One
of the advantages of the BBC's new smart phone app is that I can set it
up to provide instant notification of any news stories about 'obesity',
which is now one of the specified topics under the Health section. (I
first wrote to them asking for this in 2007, by the way - the Guardian
has for many years listed all the fat stories under a keyword, allowing
fast location of those of interest). It's immensely useful for someone
interested in staying up to date on news stories around this topic, even
if the quality and tone of the articles themselves often leaves a great
deal to be desired.
http://www.bbc.co.uk/news/health-31794430
According to today's notification, they're once again playing around
with diet pills - medication that induces weight loss through
malabsorption, appetite suppression or metabolic changes without the
restrictive eating associated with conventional dieting or the dangers
of surgery. When anything is regarded as the 'holy grail of modern
medicine', there is inevitably immense pressure on researchers and drug
companies to rush it to market before all the bugs are ironed out. And
in the case of Phen-fen, one of those 'bugs' was that it destroyed
users' heart valves and resulted in elevated rates of often fatal
pulmonary hypertension. Only after numerous deaths and a multi-million
dollar lawsuit did the makers recognise that there was a problem and
pull the drug.

• [What you will do]: Please reproduce the passage from the post about the BBC app and diet pills word for word, starting at "http://www.bbc.co.uk/news/health-31794430" and ending at "pull the drug.".

• [Source material]:
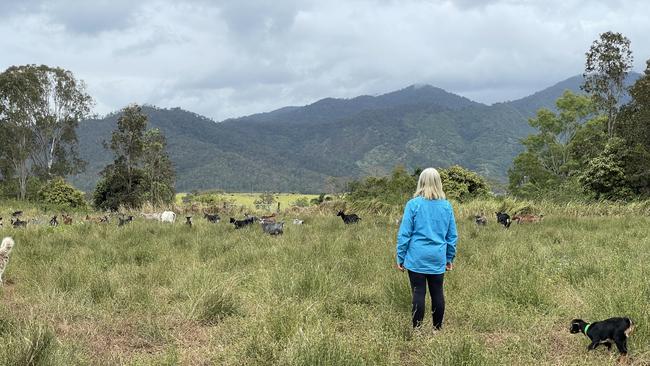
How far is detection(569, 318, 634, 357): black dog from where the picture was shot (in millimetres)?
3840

---

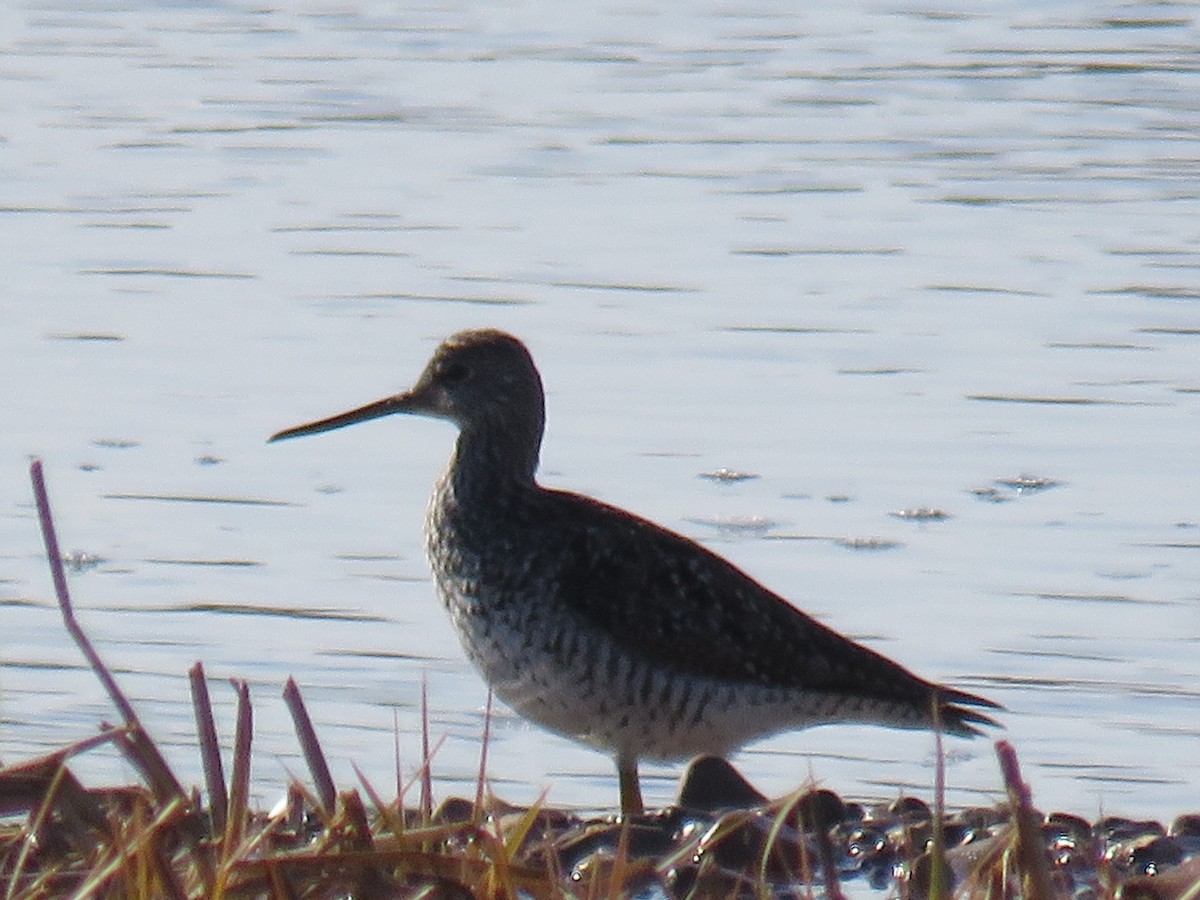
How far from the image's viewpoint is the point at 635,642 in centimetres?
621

• [Output of the exercise]:
http://www.bbc.co.uk/news/health-31794430
According to today's notification, they're once again playing around
with diet pills - medication that induces weight loss through
malabsorption, appetite suppression or metabolic changes without the
restrictive eating associated with conventional dieting or the dangers
of surgery. When anything is regarded as the 'holy grail of modern
medicine', there is inevitably immense pressure on researchers and drug
companies to rush it to market before all the bugs are ironed out. And
in the case of Phen-fen, one of those 'bugs' was that it destroyed
users' heart valves and resulted in elevated rates of often fatal
pulmonary hypertension. Only after numerous deaths and a multi-million
dollar lawsuit did the makers recognise that there was a problem and
pull the drug.